Posted 1 year, 5 months ago around lunchtime by oso
I spent the last block of my walk to Peet’s in deep contemplation. Did I want a small (10 oz.) or a medium (12 oz.)? The difference was neither two ounces nor 15 cents; it was purely psychological. It’s like potato chips. You know that the small bag of chips is plenty, that you’ll feel great after a small bag of chips. But instead, you buy the big bag of chips, you eat them all, you feel sick, and you ask yourself why in the fuck you didn’t go with the small bag.
My favorite person was working the register: the forty-something manager with yellow teeth and librarian hair. She’s the only one who gives me ten cents off for drinking my coffee in a mug. I have a hunch she talks to her flowers when she gardens.
Another barista - the Latina hipster with worn flannel shirts, an almost-mullet, and small plugs in each ear lobe - placed a medium mocha on the bar and called out its owner’s name with boredom. “Abdul.” Then there was a glint of mischief in her eyes. She turned to her co-worker and added, altogether too loudly with an affected air of ebonics defiance, “Paula Abdul.” The next five seconds seemed like five minutes. I had heard what she said. Abdul had heard what she said. At least 10 people heard it.
Everyone’s face, except for Abdul (dressed in black and white Muslim garb and staring into his mocha), was frozen in awkwardness. The spheres of urban, pop-culture hipsterdom and proud, multicultural tolerance had collided and no one knew the protocol. Was it a time to laugh? At someone’s expense? Click tongues in disapproval? Make a stern face and look away?
In the end I almost laughed myself. Not at the Paula Abdul remark … that didn’t seem so funny to me. But the awkwardness that followed: that almost had me howling.

I don’t smile for portrait photographs. And when someone tells me, “oh my god, the funniest thing happened to me,” I can almost guarantee you that the “funniest thing” won’t make me laugh. The reason isn’t because I’m not happy-go-lucky; it’s because I’m socially retarded. As John Tierney wrote today in the New York Times:
Occasionally we’re surprised into laughing at something funny, but most laughter has little to do with humor. It’s an instinctual survival tool for social animals, not an intellectual response to wit. It’s not about getting the joke. It’s about getting along.
Me, interested in getting along? I actually laugh all the time. Not to be swell, but because I happen to have ridiculously funny friends/girlfriend/and sister. Last night, on our way to Vietnamese food I tell Mari that my gym doesn’t have air conditioning. She says, “what! Oh hell no, that is skankapholic!”
Skankapholic! Man, I thought I was going to wet myself.
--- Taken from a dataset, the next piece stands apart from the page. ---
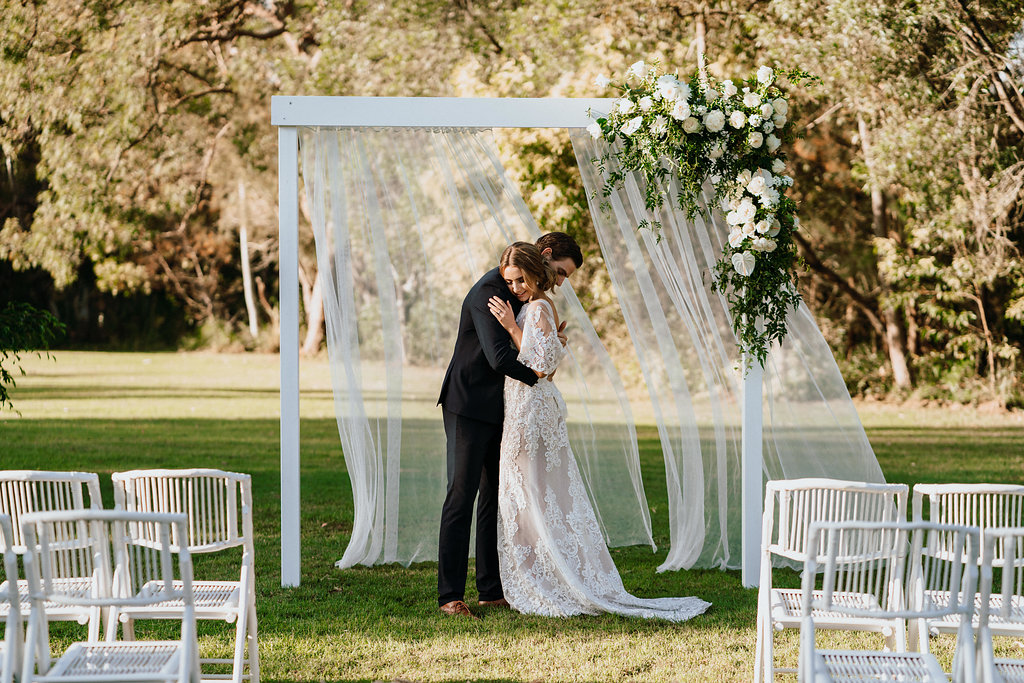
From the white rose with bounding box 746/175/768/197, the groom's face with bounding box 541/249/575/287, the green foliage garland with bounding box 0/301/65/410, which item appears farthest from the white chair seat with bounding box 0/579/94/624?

And when she’s not able to come up with words like skankapholic, she’s good enough to walk into television sets.

While my sister and I were headed down to Southern California and having way too much fun as we did so, she made the observation that she’s never seen our dad really laugh. This is true. He does the polite fake laugh constantly. But I’ve never once seen him laughing like he couldn’t stop.
‘What’s your greatest fear’ someone once asked me. I change my mind. My greatest fear is that one day I’ll stop laughing like I have to.
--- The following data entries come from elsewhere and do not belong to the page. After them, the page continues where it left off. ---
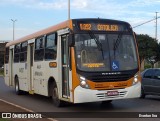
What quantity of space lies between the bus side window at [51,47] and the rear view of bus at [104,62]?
5.64ft

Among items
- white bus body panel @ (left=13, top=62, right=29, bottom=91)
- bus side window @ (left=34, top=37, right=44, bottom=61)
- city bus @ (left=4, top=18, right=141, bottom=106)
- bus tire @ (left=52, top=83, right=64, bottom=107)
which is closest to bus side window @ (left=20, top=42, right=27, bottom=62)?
white bus body panel @ (left=13, top=62, right=29, bottom=91)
* I have just realized that three of my favorite contemporary American writers all belong to what was once the “New York Times Old Boys Club of White Conservatives.” Only now, John Tierney writes about science, William Safire writes about language, and David Brooks writes about … most recently, hipster parents.

















Just because I have that “out in left field” sense of humor I would’ve laughed out loud at the akward silence. Poor Paula.
You laugh at me all the time. And you don’t even see me walk in to TVs or trip over my own feet.